### Estratto del testo
####################

Credevo fosse un Giove e invece era una stella

Una campagna osservativa, durata cinque anni, condotta con lo spettrografo SOPHIE mostra che, fra i candidati pianeti giganti individuati dalla sonda Kepler della NASA, i falsi positivi sono più della metà. Aldo Bonomo (INAF Torino): “Si tratta perlopiù di stelle binarie a eclisse”

Il dubbio era nell’aria. Tanto che gli astronomi, nei casi incerti, anteponevano sempre la precisazione “candidati”, quando di volta in volta annunciavano un incremento del numero di pianeti extrasolari individuati dalla sonda Kepler della NASA. C’erano dunque i pianeti confermati, a oggi oltre un migliaio, e quelli in attesa di conferma, i candidati appunto, di gran lunga più numerosi. Quello che però nemmeno i più pessimisti avevano messo in conto era quanto fosse elevata la percentuale di falsi positivi, per lo meno fra i pianeti giganti con periodo orbitale fino a 400 giorni: oltre il 50%, rivela ora uno studio in corso di stampa su Astronomy & Astrophysics.

Rappresentazione artistica di 51 Pegasi b, il primo esopianeta mai scoperto (nel 1995) in orbita attorno a una stella normale. Crediti: ESO/M. Kornmesser/Nick Risinger
Rappresentazione artistica di 51 Pegasi b, il primo esopianeta mai scoperto (nel 1995) in orbita attorno a una stella normale. Crediti: ESO/M. Kornmesser/Nick Risinger

«Da studi precedenti ci si attendeva una frequenza di falsi positivi significativamente più bassa», dice uno degli autori dello studio, Aldo Bonomo, ricercatore allOsservatorio astrofisico dell’INAF di Torino. «Ci sono state stime in letteratura del 10-20 percento, mentre qui siamo almeno a un fattore due più grande, anche un fattore tre».

####################

### Il problema
Riprendi l'articolo sui falsi positivi fra i candidati pianeti giganti di Kepler e proseguilo dopo l'ultima frase riportata.

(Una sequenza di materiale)
####################

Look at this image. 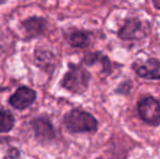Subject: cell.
Returning <instances> with one entry per match:
<instances>
[{
  "label": "cell",
  "instance_id": "13",
  "mask_svg": "<svg viewBox=\"0 0 160 159\" xmlns=\"http://www.w3.org/2000/svg\"><path fill=\"white\" fill-rule=\"evenodd\" d=\"M152 3H154V6L156 7V8L160 9V0H155V1H152Z\"/></svg>",
  "mask_w": 160,
  "mask_h": 159
},
{
  "label": "cell",
  "instance_id": "5",
  "mask_svg": "<svg viewBox=\"0 0 160 159\" xmlns=\"http://www.w3.org/2000/svg\"><path fill=\"white\" fill-rule=\"evenodd\" d=\"M133 69L137 75L147 80L160 79V61L154 58L147 60H137L133 63Z\"/></svg>",
  "mask_w": 160,
  "mask_h": 159
},
{
  "label": "cell",
  "instance_id": "10",
  "mask_svg": "<svg viewBox=\"0 0 160 159\" xmlns=\"http://www.w3.org/2000/svg\"><path fill=\"white\" fill-rule=\"evenodd\" d=\"M36 60L40 68L46 69V71H53L55 69V57L49 51H38Z\"/></svg>",
  "mask_w": 160,
  "mask_h": 159
},
{
  "label": "cell",
  "instance_id": "2",
  "mask_svg": "<svg viewBox=\"0 0 160 159\" xmlns=\"http://www.w3.org/2000/svg\"><path fill=\"white\" fill-rule=\"evenodd\" d=\"M91 74L81 66H70V70L64 74L61 85L74 94H82L88 87Z\"/></svg>",
  "mask_w": 160,
  "mask_h": 159
},
{
  "label": "cell",
  "instance_id": "8",
  "mask_svg": "<svg viewBox=\"0 0 160 159\" xmlns=\"http://www.w3.org/2000/svg\"><path fill=\"white\" fill-rule=\"evenodd\" d=\"M23 27L28 36L36 37L44 33L45 28H46V20L38 17H30L24 21Z\"/></svg>",
  "mask_w": 160,
  "mask_h": 159
},
{
  "label": "cell",
  "instance_id": "9",
  "mask_svg": "<svg viewBox=\"0 0 160 159\" xmlns=\"http://www.w3.org/2000/svg\"><path fill=\"white\" fill-rule=\"evenodd\" d=\"M83 62L88 66H93L95 63H101L103 67V70L105 72H110L111 70V67H110V62H109V59L107 57H105L103 55H101L100 52H94V53H89V55L85 56L84 57V60Z\"/></svg>",
  "mask_w": 160,
  "mask_h": 159
},
{
  "label": "cell",
  "instance_id": "14",
  "mask_svg": "<svg viewBox=\"0 0 160 159\" xmlns=\"http://www.w3.org/2000/svg\"><path fill=\"white\" fill-rule=\"evenodd\" d=\"M98 159H102V158H98Z\"/></svg>",
  "mask_w": 160,
  "mask_h": 159
},
{
  "label": "cell",
  "instance_id": "3",
  "mask_svg": "<svg viewBox=\"0 0 160 159\" xmlns=\"http://www.w3.org/2000/svg\"><path fill=\"white\" fill-rule=\"evenodd\" d=\"M149 27L148 24L137 17H131L125 21L124 25L119 31L120 38L124 40L141 39L147 35Z\"/></svg>",
  "mask_w": 160,
  "mask_h": 159
},
{
  "label": "cell",
  "instance_id": "4",
  "mask_svg": "<svg viewBox=\"0 0 160 159\" xmlns=\"http://www.w3.org/2000/svg\"><path fill=\"white\" fill-rule=\"evenodd\" d=\"M138 113L148 124L158 125L160 123V104L155 98H143L138 102Z\"/></svg>",
  "mask_w": 160,
  "mask_h": 159
},
{
  "label": "cell",
  "instance_id": "11",
  "mask_svg": "<svg viewBox=\"0 0 160 159\" xmlns=\"http://www.w3.org/2000/svg\"><path fill=\"white\" fill-rule=\"evenodd\" d=\"M70 44L76 48H84L87 47L89 44V36L87 33L83 31H75L69 37Z\"/></svg>",
  "mask_w": 160,
  "mask_h": 159
},
{
  "label": "cell",
  "instance_id": "1",
  "mask_svg": "<svg viewBox=\"0 0 160 159\" xmlns=\"http://www.w3.org/2000/svg\"><path fill=\"white\" fill-rule=\"evenodd\" d=\"M64 125L72 133H94L98 127L97 120L91 113L73 109L64 117Z\"/></svg>",
  "mask_w": 160,
  "mask_h": 159
},
{
  "label": "cell",
  "instance_id": "12",
  "mask_svg": "<svg viewBox=\"0 0 160 159\" xmlns=\"http://www.w3.org/2000/svg\"><path fill=\"white\" fill-rule=\"evenodd\" d=\"M14 127V118L12 113L0 109V133H6Z\"/></svg>",
  "mask_w": 160,
  "mask_h": 159
},
{
  "label": "cell",
  "instance_id": "6",
  "mask_svg": "<svg viewBox=\"0 0 160 159\" xmlns=\"http://www.w3.org/2000/svg\"><path fill=\"white\" fill-rule=\"evenodd\" d=\"M36 99V92L26 86H22L17 89L14 94L10 97L9 102L15 109H25L28 108Z\"/></svg>",
  "mask_w": 160,
  "mask_h": 159
},
{
  "label": "cell",
  "instance_id": "7",
  "mask_svg": "<svg viewBox=\"0 0 160 159\" xmlns=\"http://www.w3.org/2000/svg\"><path fill=\"white\" fill-rule=\"evenodd\" d=\"M32 127L35 133V137L39 142H50L55 138V130L50 120L46 117H38L32 122Z\"/></svg>",
  "mask_w": 160,
  "mask_h": 159
}]
</instances>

####################

### Risultato
Per giungere a questa sconcertante conclusione, il team internazionale di astronomi del quale Bonomo fa parte, guidato da Alexandre Santerne dell’università portoghese di Porto, ha seguito per oltre cinque anni, dal 2010 al 2015, con lo strumento SOPHIE – uno spettrografo installato sul telescopio da due metri dell’Osservatorio dell’Alta Provenza – un campione di 129 fra i candidati giganti di Kepler. A differenza di Kepler, che si affida al metodo dell’occultazione, rilevando dunque le eclissi parziali prodotte dal transito periodico dei pianeti fra noi che li osserviamo e la loro stella madre, per individuare gli esopianeti SOPHIE si avvale della misura delle variazioni della velocità radiale delle stelle stesse, variazioni indotte dalla forza di gravità esercitata dai pianeti in orbita.

Il campione di candidati pianeti rilevati dal telescopio spaziale Kepler selezionati per lo studio con realizzato con SOPHIE. Crediti: Santerne et al.
Il campione di candidati pianeti rilevati dal telescopio spaziale Kepler selezionati per lo studio con realizzato con SOPHIE. Crediti: Santerne et al.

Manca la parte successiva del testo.